- [DOCUMENT EXTRACT]:
(begin)
And I've noticed that you've kind of someone, I don't know if it's you, has kind of scribbled lots of notes in the margins.
Things like Sendor likes
and
Sendor's favorite and more of this for Sendor, please.
Now, doesn't that
just scream the actions of someone trying to frame Sendor?
If it were to be me doing it, wouldn't I just circle it or put a red dot on the one that I liked instead of so brazenly incriminating myself?
It is true that if it were you, you wouldn't have to say your own name almost every time.
That being said, you are dead on, and that's what I have done here.
I do tend to sign my work, as it were.
I see.
And as you'll see, there's, I mean, Sendor-like, yes, that's on the rating, on the scale of things, that's around like a...
a three or a four.
But you're going to see as you leaf further, you'll find Sendor hubba hubba.
Uh-oh, yeah.
Sendor so so horny.
I see a lot of sort of circled areas that say insert mail here.
I don't want to say where, but
that says
that's M-A-L-E.
Yes, I was going to say.
So I don't know if that's clear or not.
And then it says in parentheses after mail, send or okay, okay, this all makes sense.
This all makes sense.
A lot of it's to remind myself, as if I have, you know, fallen asleep recently and wake up a little groggy, I'd love to remember.
Okay, so, and this isn't going to mean anything to you because they don't, you don't have this in your
world.
So, it sounds like before you go to sleep, memento style, you need to write on a magazine all your thoughts about each page in case when you wake up, you don't remember if it made you horny or if you liked it.
Oh, Arnie, you told us about mementos.
It's where someone sits down on a wet painted bench and it puts stripes on their suit.
(end)
- [PROMPT]: Print the transcript about the margin notes in full, word for word. The material that follows comes from a separate source.

- [DATA PROVIDED]:
(begin)
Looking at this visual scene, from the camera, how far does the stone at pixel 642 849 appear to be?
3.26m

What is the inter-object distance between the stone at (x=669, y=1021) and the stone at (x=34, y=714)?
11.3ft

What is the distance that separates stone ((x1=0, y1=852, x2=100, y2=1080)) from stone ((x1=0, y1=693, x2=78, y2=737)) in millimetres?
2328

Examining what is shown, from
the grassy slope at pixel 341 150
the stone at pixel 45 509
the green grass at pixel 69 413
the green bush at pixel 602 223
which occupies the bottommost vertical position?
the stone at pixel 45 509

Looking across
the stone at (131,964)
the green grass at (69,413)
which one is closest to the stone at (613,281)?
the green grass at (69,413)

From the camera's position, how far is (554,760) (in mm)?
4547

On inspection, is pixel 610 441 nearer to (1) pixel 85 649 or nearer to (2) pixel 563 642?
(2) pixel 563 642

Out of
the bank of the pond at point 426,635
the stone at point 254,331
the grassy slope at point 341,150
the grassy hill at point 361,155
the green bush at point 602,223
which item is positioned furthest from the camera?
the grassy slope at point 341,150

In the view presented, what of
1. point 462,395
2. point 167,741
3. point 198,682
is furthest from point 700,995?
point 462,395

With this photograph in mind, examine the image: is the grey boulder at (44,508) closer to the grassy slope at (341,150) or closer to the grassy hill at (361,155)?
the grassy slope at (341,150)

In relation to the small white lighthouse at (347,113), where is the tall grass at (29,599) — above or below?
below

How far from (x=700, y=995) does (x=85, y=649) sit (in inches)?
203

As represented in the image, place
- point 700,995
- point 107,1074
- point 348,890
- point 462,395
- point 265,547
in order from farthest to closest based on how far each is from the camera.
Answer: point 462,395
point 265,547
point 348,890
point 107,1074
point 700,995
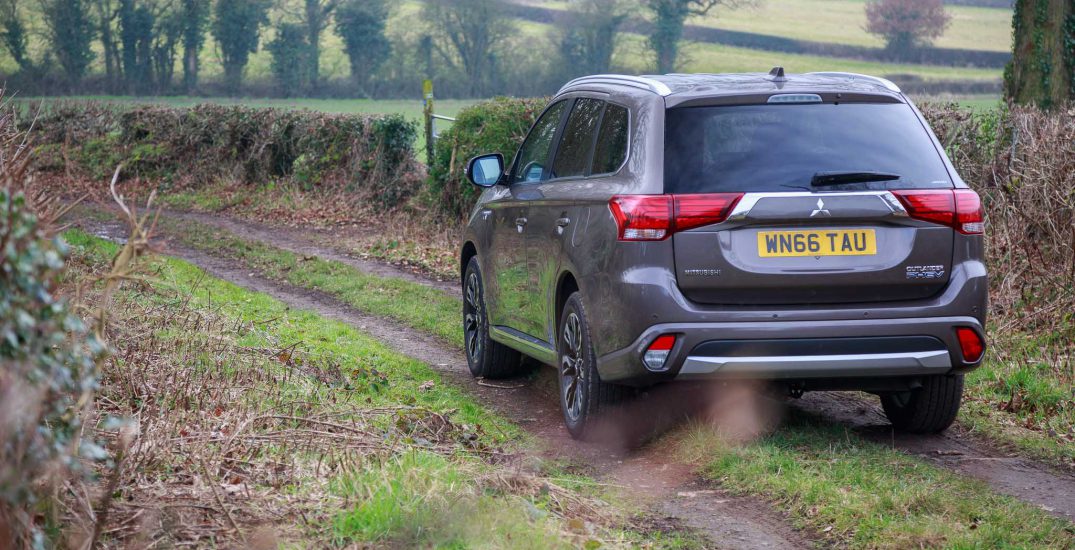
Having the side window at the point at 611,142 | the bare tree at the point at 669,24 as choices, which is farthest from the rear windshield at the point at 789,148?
the bare tree at the point at 669,24

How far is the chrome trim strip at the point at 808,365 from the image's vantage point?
5.43 meters

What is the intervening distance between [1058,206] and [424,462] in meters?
6.24

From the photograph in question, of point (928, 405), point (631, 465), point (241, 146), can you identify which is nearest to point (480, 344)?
point (631, 465)

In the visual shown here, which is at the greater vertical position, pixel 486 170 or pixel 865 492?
pixel 486 170

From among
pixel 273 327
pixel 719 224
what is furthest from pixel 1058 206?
pixel 273 327

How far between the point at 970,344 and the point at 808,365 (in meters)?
0.85

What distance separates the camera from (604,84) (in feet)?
22.0

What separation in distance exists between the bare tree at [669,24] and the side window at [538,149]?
182 feet

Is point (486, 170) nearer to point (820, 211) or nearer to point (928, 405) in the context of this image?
point (820, 211)

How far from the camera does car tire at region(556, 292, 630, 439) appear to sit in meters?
6.02

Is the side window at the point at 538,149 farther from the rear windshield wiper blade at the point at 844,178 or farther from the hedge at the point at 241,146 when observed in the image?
the hedge at the point at 241,146

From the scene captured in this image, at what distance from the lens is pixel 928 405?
621cm

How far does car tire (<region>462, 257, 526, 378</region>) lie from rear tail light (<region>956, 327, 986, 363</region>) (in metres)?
3.40

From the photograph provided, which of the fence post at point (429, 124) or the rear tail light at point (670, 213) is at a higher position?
the rear tail light at point (670, 213)
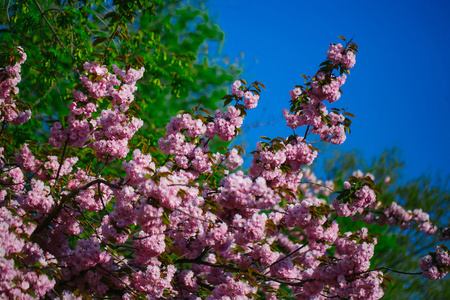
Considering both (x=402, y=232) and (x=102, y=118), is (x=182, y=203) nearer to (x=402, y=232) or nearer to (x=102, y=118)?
(x=102, y=118)

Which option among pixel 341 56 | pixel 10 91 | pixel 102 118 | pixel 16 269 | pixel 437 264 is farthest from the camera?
pixel 10 91

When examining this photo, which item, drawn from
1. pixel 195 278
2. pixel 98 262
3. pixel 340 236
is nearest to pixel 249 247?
pixel 195 278

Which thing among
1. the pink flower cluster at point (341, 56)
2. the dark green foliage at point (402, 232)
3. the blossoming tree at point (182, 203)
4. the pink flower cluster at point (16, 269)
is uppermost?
the dark green foliage at point (402, 232)

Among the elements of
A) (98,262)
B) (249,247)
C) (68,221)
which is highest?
(249,247)

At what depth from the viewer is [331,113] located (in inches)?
183

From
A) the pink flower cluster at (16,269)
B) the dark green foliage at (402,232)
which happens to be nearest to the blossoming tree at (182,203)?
the pink flower cluster at (16,269)

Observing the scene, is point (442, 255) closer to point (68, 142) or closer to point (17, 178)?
point (68, 142)

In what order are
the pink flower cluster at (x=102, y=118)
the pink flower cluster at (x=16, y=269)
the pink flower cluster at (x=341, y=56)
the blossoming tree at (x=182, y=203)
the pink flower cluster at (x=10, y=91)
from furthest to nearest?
1. the pink flower cluster at (x=10, y=91)
2. the pink flower cluster at (x=341, y=56)
3. the pink flower cluster at (x=102, y=118)
4. the blossoming tree at (x=182, y=203)
5. the pink flower cluster at (x=16, y=269)

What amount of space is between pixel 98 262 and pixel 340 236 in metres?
2.76

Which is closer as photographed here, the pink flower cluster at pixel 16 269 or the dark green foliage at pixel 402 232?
the pink flower cluster at pixel 16 269

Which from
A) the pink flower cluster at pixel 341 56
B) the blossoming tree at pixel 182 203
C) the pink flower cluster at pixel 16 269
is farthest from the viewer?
the pink flower cluster at pixel 341 56

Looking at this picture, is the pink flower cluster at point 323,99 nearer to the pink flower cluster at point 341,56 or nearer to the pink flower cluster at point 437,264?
the pink flower cluster at point 341,56

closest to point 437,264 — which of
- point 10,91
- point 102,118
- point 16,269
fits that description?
point 102,118

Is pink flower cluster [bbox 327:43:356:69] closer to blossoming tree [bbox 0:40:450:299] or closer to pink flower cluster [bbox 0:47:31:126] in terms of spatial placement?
blossoming tree [bbox 0:40:450:299]
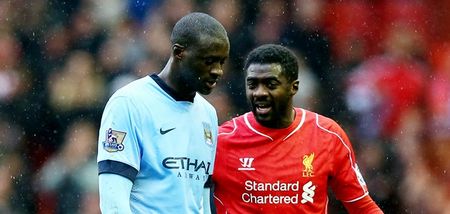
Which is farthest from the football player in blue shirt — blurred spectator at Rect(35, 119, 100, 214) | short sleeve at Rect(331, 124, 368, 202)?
blurred spectator at Rect(35, 119, 100, 214)

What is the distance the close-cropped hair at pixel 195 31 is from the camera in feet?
13.4

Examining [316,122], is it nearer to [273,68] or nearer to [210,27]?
[273,68]

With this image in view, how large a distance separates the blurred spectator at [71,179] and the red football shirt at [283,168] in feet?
5.04

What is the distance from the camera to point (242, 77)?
21.6ft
(end)
- [EXERCISE ANSWER]:
And I've noticed that you've kind of someone, I don't know if it's you, has kind of scribbled lots of notes in the margins.
Things like Sendor likes
and
Sendor's favorite and more of this for Sendor, please.
Now, doesn't that
just scream the actions of someone trying to frame Sendor?
If it were to be me doing it, wouldn't I just circle it or put a red dot on the one that I liked instead of so brazenly incriminating myself?
It is true that if it were you, you wouldn't have to say your own name almost every time.
That being said, you are dead on, and that's what I have done here.
I do tend to sign my work, as it were.
I see.
And as you'll see, there's, I mean, Sendor-like, yes, that's on the rating, on the scale of things, that's around like a...
a three or a four.
But you're going to see as you leaf further, you'll find Sendor hubba hubba.
Uh-oh, yeah.
Sendor so so horny.
I see a lot of sort of circled areas that say insert mail here.
I don't want to say where, but
that says
that's M-A-L-E.
Yes, I was going to say.
So I don't know if that's clear or not.
And then it says in parentheses after mail, send or okay, okay, this all makes sense.
This all makes sense.
A lot of it's to remind myself, as if I have, you know, fallen asleep recently and wake up a little groggy, I'd love to remember.
Okay, so, and this isn't going to mean anything to you because they don't, you don't have this in your
world.
So, it sounds like before you go to sleep, memento style, you need to write on a magazine all your thoughts about each page in case when you wake up, you don't remember if it made you horny or if you liked it.
Oh, Arnie, you told us about mementos.
It's where someone sits down on a wet painted bench and it puts stripes on their suit.